A new geodesic-based feature for characterization of 3D shapes: application to soft tissue organ temporal deformations
This work addresses the need for invariant geometric features to analyze organ deformations in medical imaging, though it appears incremental as it builds on existing LDDMM and PDE methods.
The paper tackled the problem of characterizing 3D shapes from point clouds, specifically for analyzing soft tissue organ temporal deformations like bladder motion during forced respiration, and demonstrated robustness on synthetic and MRI data with promising results for applications in medical imaging and other fields.

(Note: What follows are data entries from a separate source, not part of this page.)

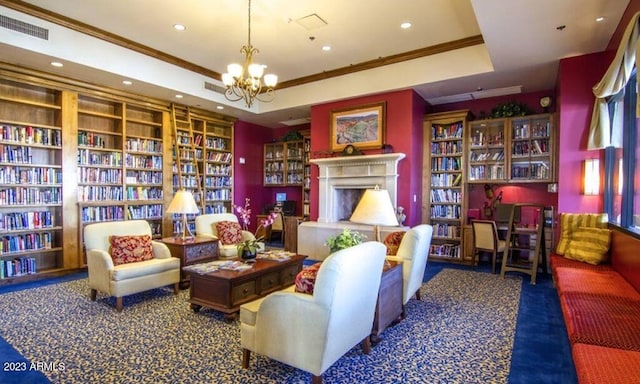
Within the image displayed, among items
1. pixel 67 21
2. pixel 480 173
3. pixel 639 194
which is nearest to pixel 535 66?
pixel 480 173

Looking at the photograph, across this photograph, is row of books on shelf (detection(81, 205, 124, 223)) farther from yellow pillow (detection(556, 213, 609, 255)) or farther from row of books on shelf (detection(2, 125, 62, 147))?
yellow pillow (detection(556, 213, 609, 255))

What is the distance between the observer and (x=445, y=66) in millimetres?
5219

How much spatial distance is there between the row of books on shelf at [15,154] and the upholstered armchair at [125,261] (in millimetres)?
1922

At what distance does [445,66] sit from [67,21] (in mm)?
5210

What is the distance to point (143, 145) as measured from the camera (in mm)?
6254

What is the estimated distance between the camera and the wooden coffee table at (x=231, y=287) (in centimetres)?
→ 326

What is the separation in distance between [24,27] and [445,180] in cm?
643

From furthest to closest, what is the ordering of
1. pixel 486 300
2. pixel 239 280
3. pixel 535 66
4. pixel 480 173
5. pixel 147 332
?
pixel 480 173
pixel 535 66
pixel 486 300
pixel 239 280
pixel 147 332

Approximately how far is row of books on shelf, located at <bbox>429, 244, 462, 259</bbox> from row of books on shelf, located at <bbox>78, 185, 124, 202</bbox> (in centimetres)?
561

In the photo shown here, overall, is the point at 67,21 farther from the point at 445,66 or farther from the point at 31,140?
the point at 445,66

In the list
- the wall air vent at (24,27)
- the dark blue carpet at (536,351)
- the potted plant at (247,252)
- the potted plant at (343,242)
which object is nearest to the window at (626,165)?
the dark blue carpet at (536,351)

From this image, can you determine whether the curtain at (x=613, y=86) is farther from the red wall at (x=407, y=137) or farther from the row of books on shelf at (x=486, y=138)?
the red wall at (x=407, y=137)

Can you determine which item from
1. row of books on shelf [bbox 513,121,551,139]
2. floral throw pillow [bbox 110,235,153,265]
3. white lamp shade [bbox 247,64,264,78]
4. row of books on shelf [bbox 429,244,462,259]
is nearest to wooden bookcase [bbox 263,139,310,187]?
row of books on shelf [bbox 429,244,462,259]

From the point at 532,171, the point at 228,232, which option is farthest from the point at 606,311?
the point at 228,232
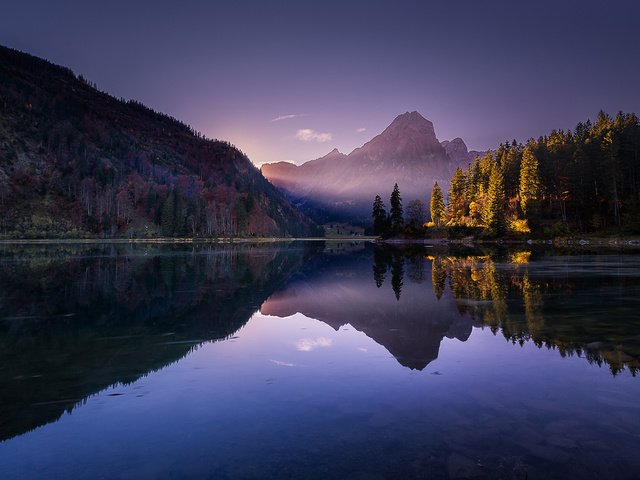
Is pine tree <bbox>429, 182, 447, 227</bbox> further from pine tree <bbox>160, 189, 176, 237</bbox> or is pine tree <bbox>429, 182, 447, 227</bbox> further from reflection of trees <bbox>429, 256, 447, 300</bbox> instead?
pine tree <bbox>160, 189, 176, 237</bbox>

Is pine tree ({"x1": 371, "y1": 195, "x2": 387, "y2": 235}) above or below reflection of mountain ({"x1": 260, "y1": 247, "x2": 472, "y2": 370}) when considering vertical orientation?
above

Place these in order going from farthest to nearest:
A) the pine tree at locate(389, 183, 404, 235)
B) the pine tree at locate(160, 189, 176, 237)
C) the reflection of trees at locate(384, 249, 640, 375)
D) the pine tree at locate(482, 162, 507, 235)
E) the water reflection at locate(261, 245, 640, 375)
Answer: the pine tree at locate(160, 189, 176, 237) < the pine tree at locate(389, 183, 404, 235) < the pine tree at locate(482, 162, 507, 235) < the water reflection at locate(261, 245, 640, 375) < the reflection of trees at locate(384, 249, 640, 375)

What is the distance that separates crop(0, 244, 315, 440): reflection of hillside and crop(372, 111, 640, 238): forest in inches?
3154

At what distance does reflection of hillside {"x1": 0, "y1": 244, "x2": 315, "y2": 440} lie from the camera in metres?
10.7

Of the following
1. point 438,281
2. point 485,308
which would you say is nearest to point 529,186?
point 438,281

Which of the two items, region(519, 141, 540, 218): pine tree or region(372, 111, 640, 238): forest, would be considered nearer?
region(372, 111, 640, 238): forest

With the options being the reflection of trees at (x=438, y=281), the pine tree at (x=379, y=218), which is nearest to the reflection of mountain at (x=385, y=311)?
the reflection of trees at (x=438, y=281)

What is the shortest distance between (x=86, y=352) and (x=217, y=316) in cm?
706

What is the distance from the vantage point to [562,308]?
68.5 ft

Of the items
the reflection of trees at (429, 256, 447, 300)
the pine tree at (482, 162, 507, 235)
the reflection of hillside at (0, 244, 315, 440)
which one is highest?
the pine tree at (482, 162, 507, 235)

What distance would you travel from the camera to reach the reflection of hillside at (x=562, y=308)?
14.3 m

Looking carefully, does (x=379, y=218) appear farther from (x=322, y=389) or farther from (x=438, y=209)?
(x=322, y=389)

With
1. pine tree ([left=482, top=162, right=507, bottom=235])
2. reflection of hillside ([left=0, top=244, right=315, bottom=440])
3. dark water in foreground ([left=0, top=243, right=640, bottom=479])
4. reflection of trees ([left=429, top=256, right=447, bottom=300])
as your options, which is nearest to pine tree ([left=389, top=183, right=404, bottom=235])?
pine tree ([left=482, top=162, right=507, bottom=235])

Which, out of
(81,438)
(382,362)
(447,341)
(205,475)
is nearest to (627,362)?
(447,341)
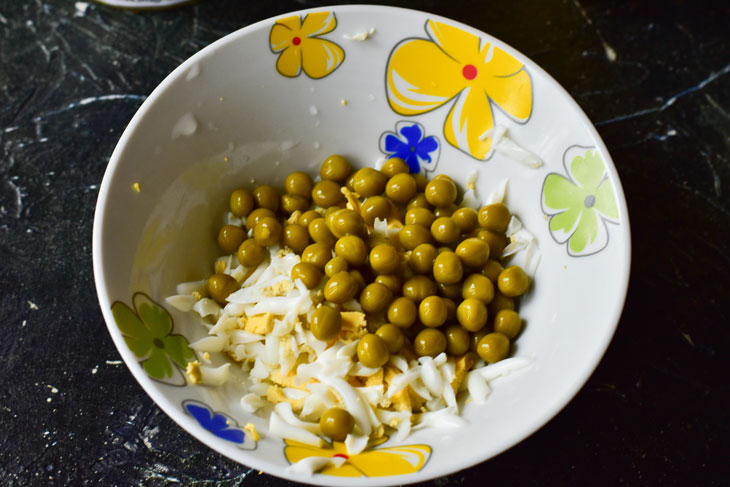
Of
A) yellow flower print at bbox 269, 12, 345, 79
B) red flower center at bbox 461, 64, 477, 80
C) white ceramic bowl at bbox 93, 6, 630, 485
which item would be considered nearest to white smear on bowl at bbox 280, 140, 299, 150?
white ceramic bowl at bbox 93, 6, 630, 485

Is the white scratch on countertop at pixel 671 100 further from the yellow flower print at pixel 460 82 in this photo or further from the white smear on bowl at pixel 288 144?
the white smear on bowl at pixel 288 144

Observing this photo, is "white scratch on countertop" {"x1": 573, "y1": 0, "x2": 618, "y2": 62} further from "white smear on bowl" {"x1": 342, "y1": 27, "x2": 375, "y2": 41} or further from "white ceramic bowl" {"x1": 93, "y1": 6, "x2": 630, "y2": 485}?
"white smear on bowl" {"x1": 342, "y1": 27, "x2": 375, "y2": 41}

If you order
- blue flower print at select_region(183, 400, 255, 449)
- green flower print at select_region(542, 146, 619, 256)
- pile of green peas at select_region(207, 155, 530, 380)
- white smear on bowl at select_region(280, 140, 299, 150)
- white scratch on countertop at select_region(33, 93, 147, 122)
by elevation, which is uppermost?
green flower print at select_region(542, 146, 619, 256)

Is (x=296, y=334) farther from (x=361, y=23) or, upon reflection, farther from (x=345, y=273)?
(x=361, y=23)

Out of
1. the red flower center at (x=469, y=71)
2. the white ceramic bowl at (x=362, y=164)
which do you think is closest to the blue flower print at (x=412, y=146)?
the white ceramic bowl at (x=362, y=164)

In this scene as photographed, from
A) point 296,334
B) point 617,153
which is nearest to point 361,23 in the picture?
point 296,334

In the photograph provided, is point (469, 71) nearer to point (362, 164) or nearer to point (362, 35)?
point (362, 35)

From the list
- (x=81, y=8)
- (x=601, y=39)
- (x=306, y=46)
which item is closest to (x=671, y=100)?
(x=601, y=39)
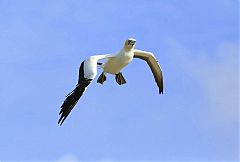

In this paper, we propose a method for characterizing 3D shapes from point clouds and we show a direct application on a study of organ temporal deformations. As an example, we characterize the behavior of a bladder during a forced respiratory motion with a reduced number of 3D surface points: first, a set of equidistant points representing the vertices of quadrilateral mesh for the surface in the first time frame are tracked throughout a long dynamic MRI sequence using a Large Deformation Diffeomorphic Metric Mapping (LDDMM) framework. Second, a novel geometric feature which is invariant to scaling and rotation is proposed for characterizing the temporal organ deformations by employing an Eulerian Partial Differential Equations (PDEs) methodology. We demonstrate the robustness of our feature on both synthetic 3D shapes and realistic dynamic MRI data portraying the bladder deformation during forced respiratory motions. Promising results are obtained, showing that the proposed feature may be useful for several computer vision applications such as medical imaging, aerodynamics and robotics.